L’entrée en vigueur du projet de loi no 52 ouvre la voie vers le dépôt de plaintes auprès des commissaires locaux pour une clientèle nombreuse d’aînés et de personnes en situation de vulnérabilité vivant dans des établissements privés. Elle pourrait créer un mouvement vers une amélioration de la vigilance de ces milieux de vie et une dénonciation de situations inacceptables s’apparentant à de la maltraitance. Pour que l’élargissement de la portée de la loi aux établissements privés porte fruit, il incombe aux commissaires locaux aux plaintes et signalements d’accorder l’importance et l’attention requise à chaque plainte et à chaque signalement reçu.

Un protecteur des aînés, indépendant des commissaires qui reçoivent les plaintes des usagers, serait-il mieux placé pour protéger les personnes les plus vulnérables ? Un protecteur des aînés ayant pour mandat de s’attarder au seul secteur des soins et services rendrait-il mieux service à la population vieillissante ? Faut-il se doter d’une autre structure, parallèle au Protecteur du citoyen pour protéger une partie grandissante de la population ? À quand une politique globale sur le bien vieillir ?

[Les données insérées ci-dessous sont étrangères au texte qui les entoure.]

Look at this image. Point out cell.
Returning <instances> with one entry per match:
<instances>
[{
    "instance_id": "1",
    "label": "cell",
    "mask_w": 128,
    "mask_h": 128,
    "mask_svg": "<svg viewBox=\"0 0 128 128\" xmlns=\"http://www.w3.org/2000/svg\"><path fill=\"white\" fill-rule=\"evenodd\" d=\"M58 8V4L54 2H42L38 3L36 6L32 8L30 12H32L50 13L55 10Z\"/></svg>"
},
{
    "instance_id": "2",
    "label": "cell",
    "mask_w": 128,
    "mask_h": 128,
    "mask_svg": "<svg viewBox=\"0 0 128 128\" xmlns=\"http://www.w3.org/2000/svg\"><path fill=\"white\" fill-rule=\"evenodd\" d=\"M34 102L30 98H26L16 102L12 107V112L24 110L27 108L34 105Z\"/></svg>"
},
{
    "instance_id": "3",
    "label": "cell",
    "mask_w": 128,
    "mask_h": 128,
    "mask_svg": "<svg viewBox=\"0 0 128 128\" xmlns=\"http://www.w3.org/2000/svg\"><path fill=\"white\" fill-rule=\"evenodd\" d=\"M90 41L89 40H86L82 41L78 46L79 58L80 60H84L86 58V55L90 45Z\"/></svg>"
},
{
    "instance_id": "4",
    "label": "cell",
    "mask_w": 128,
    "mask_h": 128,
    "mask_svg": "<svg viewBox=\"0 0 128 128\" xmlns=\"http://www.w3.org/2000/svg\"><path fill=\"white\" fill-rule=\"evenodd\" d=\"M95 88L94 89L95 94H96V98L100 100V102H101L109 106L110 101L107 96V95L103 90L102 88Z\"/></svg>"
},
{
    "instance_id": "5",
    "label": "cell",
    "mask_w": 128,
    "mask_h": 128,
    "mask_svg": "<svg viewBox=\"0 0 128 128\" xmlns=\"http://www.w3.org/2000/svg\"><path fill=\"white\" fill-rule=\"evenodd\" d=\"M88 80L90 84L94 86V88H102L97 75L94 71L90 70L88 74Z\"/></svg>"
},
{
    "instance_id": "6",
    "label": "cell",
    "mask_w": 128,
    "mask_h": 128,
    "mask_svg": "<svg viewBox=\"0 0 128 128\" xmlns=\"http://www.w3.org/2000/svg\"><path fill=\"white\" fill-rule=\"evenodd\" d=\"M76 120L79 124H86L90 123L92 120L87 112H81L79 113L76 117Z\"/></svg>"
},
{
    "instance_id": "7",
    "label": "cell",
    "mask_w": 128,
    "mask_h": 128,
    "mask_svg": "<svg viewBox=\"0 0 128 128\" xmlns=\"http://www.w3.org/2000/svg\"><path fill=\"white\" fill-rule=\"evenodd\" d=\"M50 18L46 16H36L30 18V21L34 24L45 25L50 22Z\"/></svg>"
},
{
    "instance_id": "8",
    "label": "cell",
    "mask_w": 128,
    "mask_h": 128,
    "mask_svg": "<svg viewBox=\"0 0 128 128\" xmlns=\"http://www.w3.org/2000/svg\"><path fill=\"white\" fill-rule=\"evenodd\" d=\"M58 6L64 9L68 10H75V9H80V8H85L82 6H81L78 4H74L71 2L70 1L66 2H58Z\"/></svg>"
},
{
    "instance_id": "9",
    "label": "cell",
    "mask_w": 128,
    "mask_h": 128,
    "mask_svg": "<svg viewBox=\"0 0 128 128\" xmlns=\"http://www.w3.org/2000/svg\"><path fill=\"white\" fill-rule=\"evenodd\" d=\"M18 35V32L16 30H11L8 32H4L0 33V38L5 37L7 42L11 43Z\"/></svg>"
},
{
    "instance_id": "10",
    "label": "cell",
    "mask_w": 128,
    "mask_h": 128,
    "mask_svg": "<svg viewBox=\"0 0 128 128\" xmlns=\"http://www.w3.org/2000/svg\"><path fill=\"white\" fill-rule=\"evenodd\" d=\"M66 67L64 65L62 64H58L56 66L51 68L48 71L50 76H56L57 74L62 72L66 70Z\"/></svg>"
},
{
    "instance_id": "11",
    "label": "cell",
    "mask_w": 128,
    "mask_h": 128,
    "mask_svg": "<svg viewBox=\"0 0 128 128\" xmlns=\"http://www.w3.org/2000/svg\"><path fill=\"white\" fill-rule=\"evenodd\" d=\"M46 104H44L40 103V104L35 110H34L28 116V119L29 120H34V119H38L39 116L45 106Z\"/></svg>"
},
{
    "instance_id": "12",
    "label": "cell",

Une partie de la réponse se trouve dans le projet de loi no 18, adopté en juin 2020. Il prévoit une réforme complète de la représentation légale des personnes. Il propose une révision approfondie des régimes de protection et l’octroi du pouvoir de désigner à l’avance une personne habilitée à représenter une personne en situation de vulnérabilité, sous réserve d’approbation.

Nous verrons en 2021 en quoi consiste cette réforme dont la réalisation est prévue pour 2022… D’ici là, portez-vous bien, veillez sur les proches aidants, les personnes aînées et les personnes en situation de vulnérabilité de votre entourage, et bonne saison des Fêtes où que vous soyez!

[1] Après consultation en commission parlementaire suite au dépôt de 112 mémoires : https://www.quebec.ca/famille-et-soutien-aux-personnes/aide-et-soutien/maltraitance-aines/loi-visant-a-lutter-contre-la-maltraitance-envers-les-aines-et-toute-autre-personne-majeure-en-situation-de-vulnerabilite/

[2] Les situations de maltraitance envers les aînés ou une personne majeure en situation de vulnérabilité en dehors du réseau de la santé peuvent toujours être signalées à la police, à la Commission des droits de la personne et des droits de la jeunesse, ou encore au Curateur public du Québec.

[3] Le commissaire local aux plaintes et à la qualité des services a pour mandat de recevoir et d’examiner les plaintes des usagers des services. Il répond à ces plaintes ce qui permet de revoir les pratiques et les politiques dans le but d’améliorer la qualité des services. Le commissaire peut recevoir une plainte verbale ou écrite.